Bill.com vs Sequence
Side-by-side trajectory, velocity, and editorial themes.
BILL pushes Spend & Expense toward an autonomous back office, led by an AI Transaction Agent.
BILL is consolidating accounts payable, accounts receivable, corporate cards, travel, and expense into one financial operations layer rather than a bill-pay point tool. The recent stretch pairs that consolidation with embedded automation: card-swipe receipt capture, automated transaction coding, and tighter ERP sync. The product now reaches into adjacent workflows like ride receipts and in-policy travel booking.
The direction is end-to-end finance ops where the manual reconciliation, matching, and coding work is handled by software rather than staff. Integrations with ERPs like Rillet and capture sources like Lyft widen the surface that BILL automates, while the Transaction Agent signals a shift from forms-and-fields toward background agents doing the data entry. Expect continued movement from 'record the transaction' to 'close the books automatically.'
The next moves likely extend the Transaction Agent pattern to more of the close workflow and add further ERP and spend-source integrations. Whether the agent expands into approvals or AR collections is not yet visible in these entries.

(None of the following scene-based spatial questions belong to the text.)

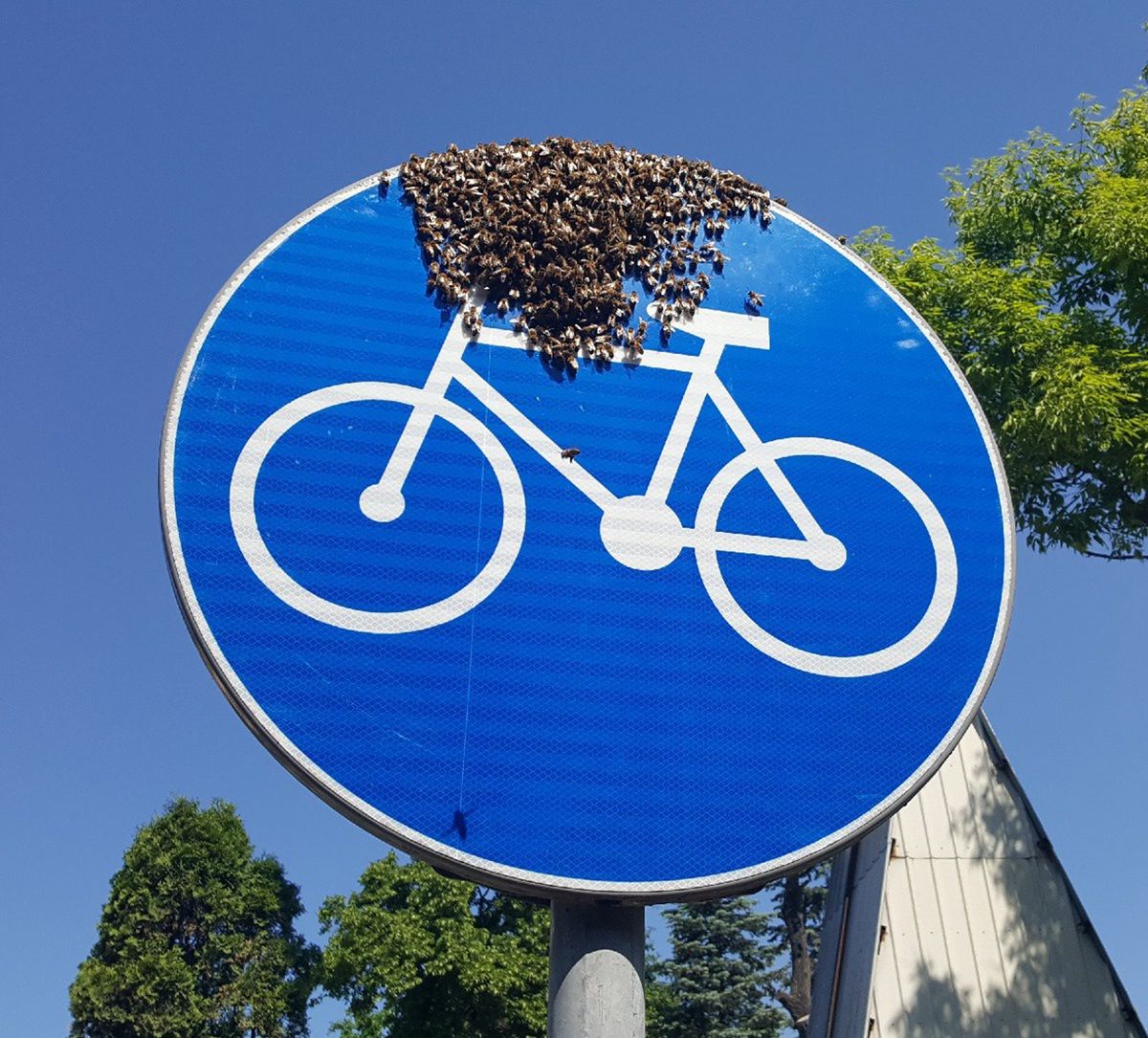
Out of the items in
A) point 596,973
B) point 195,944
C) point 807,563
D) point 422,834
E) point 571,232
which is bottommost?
point 596,973

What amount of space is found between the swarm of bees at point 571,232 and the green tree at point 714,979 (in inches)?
927

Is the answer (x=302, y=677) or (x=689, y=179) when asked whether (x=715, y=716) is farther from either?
(x=689, y=179)

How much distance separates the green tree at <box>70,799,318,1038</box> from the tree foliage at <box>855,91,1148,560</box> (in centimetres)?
2198

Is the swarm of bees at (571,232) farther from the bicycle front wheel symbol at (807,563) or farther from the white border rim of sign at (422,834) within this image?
the white border rim of sign at (422,834)

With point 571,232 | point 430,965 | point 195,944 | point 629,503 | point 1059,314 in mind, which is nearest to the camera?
point 629,503

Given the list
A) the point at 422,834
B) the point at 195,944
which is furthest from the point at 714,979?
the point at 422,834

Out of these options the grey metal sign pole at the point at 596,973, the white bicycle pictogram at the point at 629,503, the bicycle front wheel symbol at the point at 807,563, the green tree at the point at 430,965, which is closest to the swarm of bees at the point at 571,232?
the white bicycle pictogram at the point at 629,503

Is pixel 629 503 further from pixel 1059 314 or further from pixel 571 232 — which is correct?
pixel 1059 314

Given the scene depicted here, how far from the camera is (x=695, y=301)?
23.5 ft

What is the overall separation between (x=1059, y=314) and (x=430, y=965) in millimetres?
19311

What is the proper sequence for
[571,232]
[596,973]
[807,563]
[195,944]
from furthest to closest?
[195,944] → [571,232] → [807,563] → [596,973]

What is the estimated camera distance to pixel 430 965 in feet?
85.6

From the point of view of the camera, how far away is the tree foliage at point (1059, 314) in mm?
11016

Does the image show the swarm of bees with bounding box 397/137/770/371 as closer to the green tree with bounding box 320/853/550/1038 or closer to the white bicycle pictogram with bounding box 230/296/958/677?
the white bicycle pictogram with bounding box 230/296/958/677
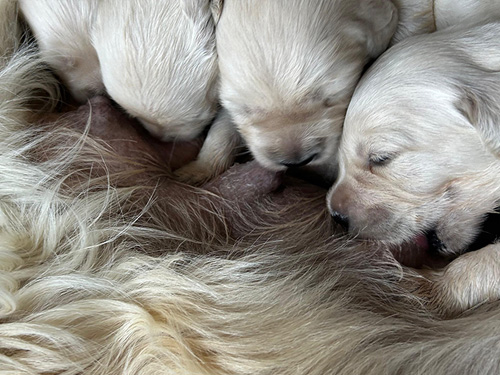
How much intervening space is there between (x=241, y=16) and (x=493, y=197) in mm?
655

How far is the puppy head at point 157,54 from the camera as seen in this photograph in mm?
1328

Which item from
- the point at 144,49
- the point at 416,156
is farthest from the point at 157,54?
the point at 416,156

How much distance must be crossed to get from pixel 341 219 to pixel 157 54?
57 centimetres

Sequence opens its billing data to AI agents while deepening payments and automation
Sequence is a billing and revenue-automation platform whose recent releases cluster around three areas: payment-rail integrations (GoCardless direct debit, Sphere tax), workflow automation (visual Automations with Watchtower review, Dunning reminder sequences), and finance-team reporting (revenue waterfall export, credit-note detail). Its newest move exposes all of this billing data to AI agents over MCP.
The product is becoming programmable and agent-accessible. Automations and Dunning turn billing operations into configurable, reviewable workflows; the payment integrations broaden how money moves; and Sequence MCP lets external AI agents query invoices, schedules, customers, pricing, and revenue in natural language. The direction is billing as an API-and-agent surface, not just a UI.
Expect Sequence to extend MCP from read-style querying toward agent-driven actions, and to keep adding automation templates and payment/tax integrations.